サラノキの下で
サラノキの下で
44
「おはようございます」
いつもながらのきちんとしたスーツ姿の左近は、昨夜の取り乱し様など嘘のように非の打ち所のない四十五度に頭を下げた。
「ああ...」
「明後日の禊ぎについてなのですが——」
秀盛は明後日という言葉に驚いた。時計で日付を確認すると確かに予定していたのは今週末だったと気付くのだが、淡々と衣装の段取りやおのおのの役割分担などを、書類を広げて説明する左近に少しばかり戸惑った。
「今週末にするのか」
「はい。そのように聞いておりますが、北家の方から連絡は来ておりませんか」
「じいさんから?いや、そんな話は聞いていない」
「延期と言う話も出ておりませんので、そのまま予定通りと思っておりました」
腕組みをして秀盛は考え込んだが答えは出ない。煩い年寄りどもがやれというのなら、やった方がいいような気もするが、南家を差し置いてではそれはそれで頭が痛いことになる。

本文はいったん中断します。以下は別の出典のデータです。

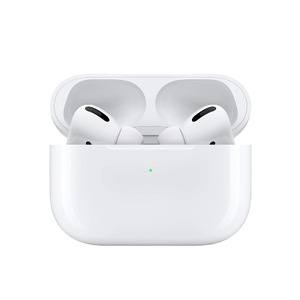 Amazon Prime Exclusive: Apple AirPods Pro With Wireless Charging $227.99 + $5 off $10 Amazon Promo + Free Shipping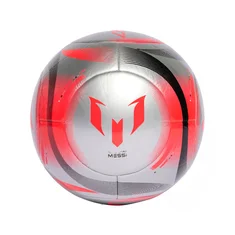Adidas Messi clb Voetbal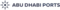 adport-logo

「まあ、仕方がない。やる方がいいだろう。何十年ぶりの祭なのだから」
「はい。私もそう思います」
「それより心配なのは瑞穂だ。やる気になってくれるかどうか」
「瑞穂さまには私からご説明いたします。もしどうしても嫌とおっしゃるなら、小夜子さまに代役を頼むしかありません」
「小夜子か」
秀盛は小夜子の日本人形のような顔を思い出した。感情があるのかないのかさえ分からぬほど冷たい顔は、何百年も婚姻を続けて来た結果であるのは仕方ないにしても、天野家の血筋よりも六原家の血の方が濃いようにみえる。
完璧なまでに完璧に天野家の娘である小夜子の、それが唯一の欠点と言ってよく、あの女と顔をつきあわせて一日儀式をすると想像しただけで、秀盛はどっと疲れが出てきた。
「瑞穂さまには私からよく言ってお願いしてみますが」
「そうしてくれ」
「一応、確認させて頂いてよろしいですか」
「なんだ?」
「瑞穂さまは、祭にあげてよろしいお体ですか」
「ああ。もちろんだ」
秀盛は心外だとばかりに不機嫌に言った。しかし、やましいこともなかったわけでもない。顔を背けて、虚勢をはって怒ってみせたのはそのためだった。
「それならよろしいのです」
左近の眼鏡の縁が深くなった。
「ところで」
「はい」
「瑞穂のまわり憑いているのがいるのは知っているか」
「憑いているとおっしゃると、霊ですか」
「ああ」
「私はそういうものが見えない質(たち)なのです」
「小松さまというらしいが、心当たりは?」
「さあ、ですが小松さまと言えば、小松塚の小松さま以外思いつきませんが」
「ああ、俺もそうだと思う。瑞穂が怖がっている」
「注意しておきます」
「そうしてくれ」
秀盛は左近という男がよく分からなくなった。確かに幸村家の人は、そういう類いのものが見えないらしいが、本当に全く気付いていなかったのだろうか。
「それでは」
「あ、ああ」
書類を鞄に詰めて、左近は会釈を残すと部屋から出て行こうとした。しかし、戸に手を掛けかけて、思い出したように止まった。
「今日、あの刑事がこの島に来ることになりました」
「今日?」
「はい。祭の前はこちらも忙しいので、そうなると今日しかありませんので。船が出せ次第来るとのことです」
「分かった」
どうせ、この島に来ても、何も出てきはしないのだ。好きなだけ島を歩かせて、帰ってもらえば、向こうも気がすむ。ただ、一つだけ左近に確認しておかなければならない。
「万事、問題ないんだな?」
「ございません」
「ならいい」
襖を左近は開けた。その背を見送った秀盛は外を見た。五感が何かがちがうと言っているのだが、何がちがうのか分からない。掛け違えてしまったボタンが、そのままになっている違和感だった。